A Foundation for Success: Modernized Tools Help Expand Tuberculosis Studies

Agencywide investments are helping to handle more medical record data than ever before

The third phase of the Tuberculosis Epidemiologic Studies Consortium (TBESC-III) is exploring ways to improve testing and treatment for latent tuberculosis (TB) infection. People with latent TB infection do not feel sick and cannot spread TB bacteria to others. However, without treatment, people with latent TB infection may develop TB disease.

Tuberculosis Epidemiologic Studies Consortium III (TBESC) with image of lungs and healthcare facility

The consortium seeks to improve screening for TB infection, as well as treatment outcomes. Specifically, they want to know:

How is latent TB infection screening, testing, and treatment offered to patients in primary care settings?
What is the impact of primary care interventions that are designed to increase the number of eligible patients who are tested for TB infection and who complete treatment for latent TB infection?

To find the answers to these questions, the consortium built on the work of the past. The previous two phases of TBESC’s work involved close collaboration among CDC, academic institutions, and health departments. For this third phase, the consortium formed new partnerships with four major primary care sites in Denver; Seattle and King County, Washington; and Northern California.

Organizations participating in TBESC-III include:

Denver Health and Hospital Authority
Kaiser Foundation Research Institute
Public Health – Seattle & King County
The Regents of the University of California, San Francisco
RTI International

This was an exciting step, but it also meant that they would need to receive and analyze data from electronic medical record (EMR) systems, which posed some challenges.

The challenges

Routinely collecting EMR data from all four sites meant that the team would have to build a pipeline capable of processing a huge amount of data – more than 500K patients and 12 million records at baseline.

Additionally, in past phases of TBESC, the different steps of data collection, quality assurance and control (QA/QC), data cleaning, and analytics required lots of staff time with many manual steps and one-off, custom code. This process wouldn’t work with the larger incoming datasets.

The team also had a need for speed. They needed to be able to provide a fast response back to the participating sites because EMR data are constantly changing. For example, if a patient goes to the doctor today, their medical record tomorrow will be different from the record yesterday. The faster the team can run the QA/QC steps, the faster they can re-pull data if needed, and the less each patient’s data in the EMR will have changed.

The solution

After exploring the options and consulting with CDC’s informatics office, the team selected the agency’s new Enterprise Data Analytics and Visualization (EDAV) platform for their data pipeline. The EDAV platform was recently built as part of CDC’s Data Modernization Initiative. It’s a cloud-based set of technology, tools, and resources used to simplify data workflows and save time throughout the data process, from data collection to visualization and action.

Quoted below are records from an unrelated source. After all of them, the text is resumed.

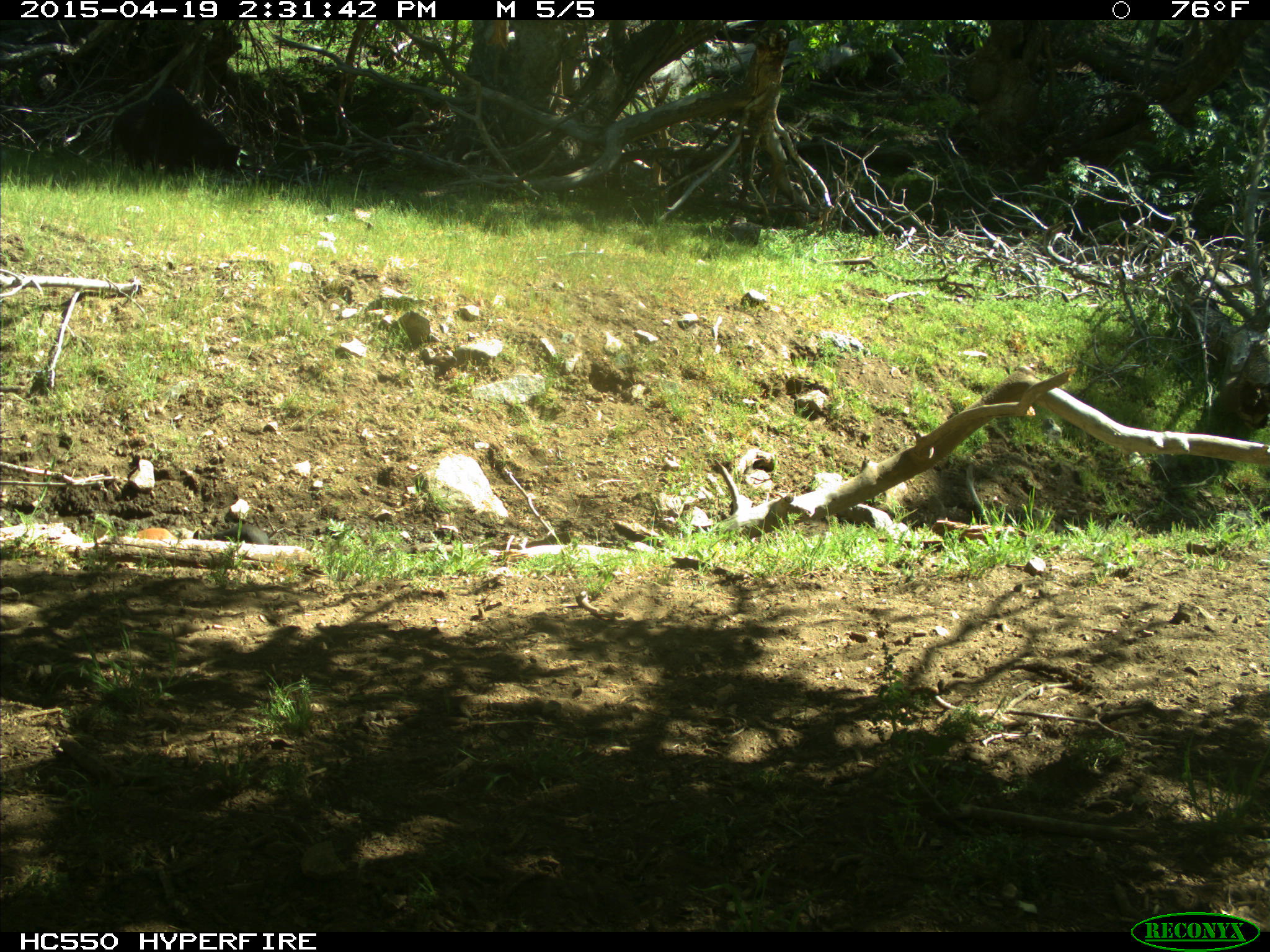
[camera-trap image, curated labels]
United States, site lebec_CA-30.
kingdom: Animalia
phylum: Chordata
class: Mammalia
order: Artiodactyla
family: Suidae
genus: Sus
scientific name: Sus scrofa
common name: wild boar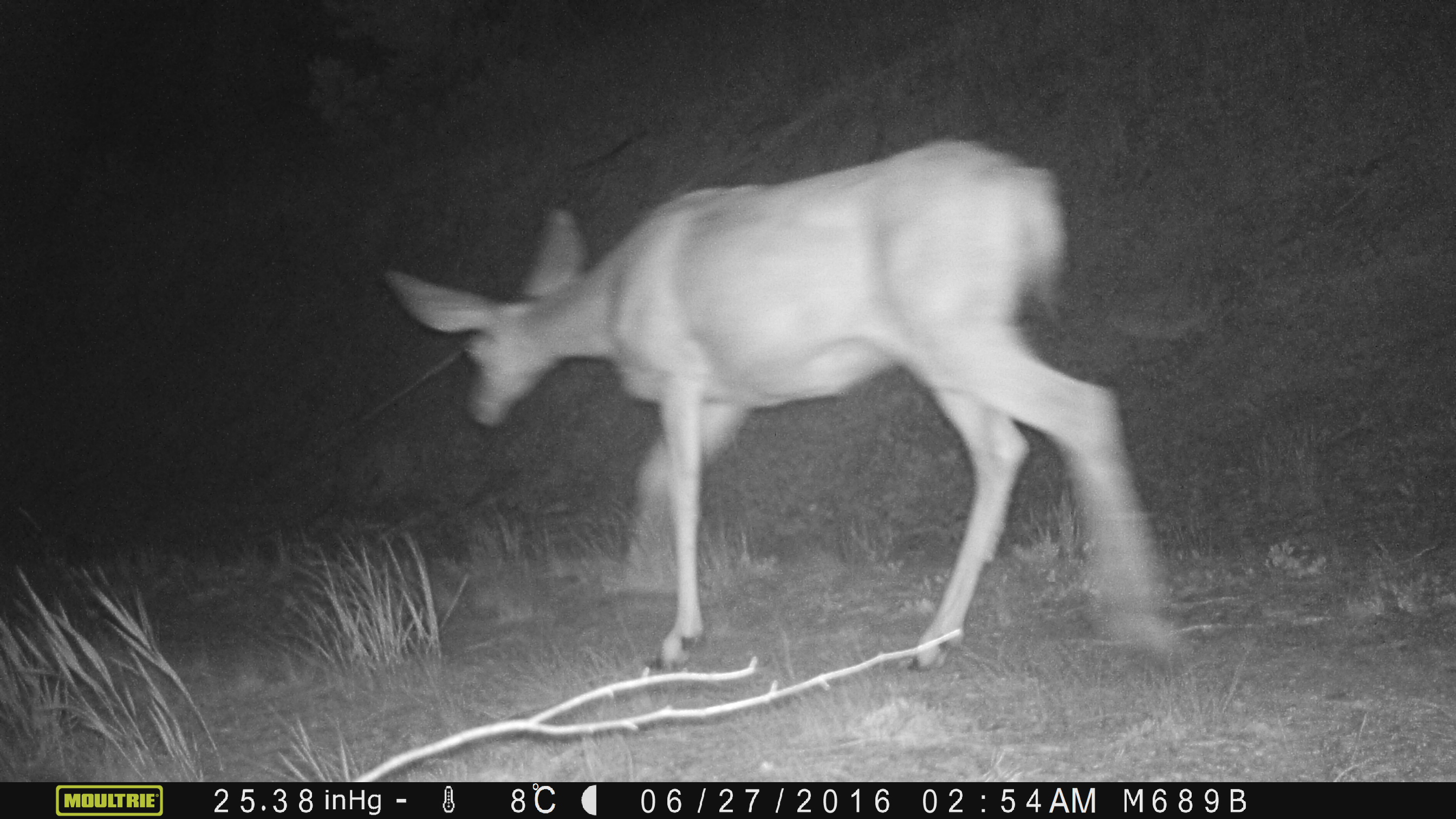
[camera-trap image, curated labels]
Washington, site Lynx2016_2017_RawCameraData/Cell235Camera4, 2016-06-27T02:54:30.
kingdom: Animalia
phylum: Chordata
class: Mammalia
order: Artiodactyla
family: Cervidae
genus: Odocoileus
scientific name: Odocoileus hemionus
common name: mule deer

Data in EDAV will be used to track the impact of interventions

EMR data from four separate sources will feed into the TBESC-III data dictionary and then, through EDAV, through three different levels: Bronze (accepted submissions after QA/QC); Silver (filtered and cleaned); and Gold (analytically derived variables). The Gold variables will then be used to generate LTBI (latent tuberculosis infection) care cascades.

EDAV offered the capabilities to process the massive amount of EMR data quickly and accurately. Once the team’s proposal was reviewed and accepted by CDC’s IT and Data Governance Board, they began building the data pipeline.

Today, the completed pipeline provides technical capabilities that make the work better and faster. For example:

A “data dictionary” that contains more than 200 variables, including metadata, patient data, visits, diagnostics, imaging, prescribing, dispensing, and diagnostic codes
A real-time QA/QC process that identifies data issues: the largest submission to date contained nearly 13 million records; the pipeline produced results in 1 hour after running ~200 checks
A cleaning step that automatically addresses minor QA/QC issues
An analytic code to generate a latent tuberculosis infection cascade of care
Access to Power BI to visualize the results

The benefits

The team is now able to successfully tap into modernized, agency-wide resources created through CDC’s Data Modernization Initiative to make this new phase of work happen.

Better data automation and data readiness allow CDC staff to respond more quickly, review data in real time, and ultimately report information back to sites. Because of this, they can more efficiently monitor the impact of interventions to determine whether they improve patient testing and treatment outcomes.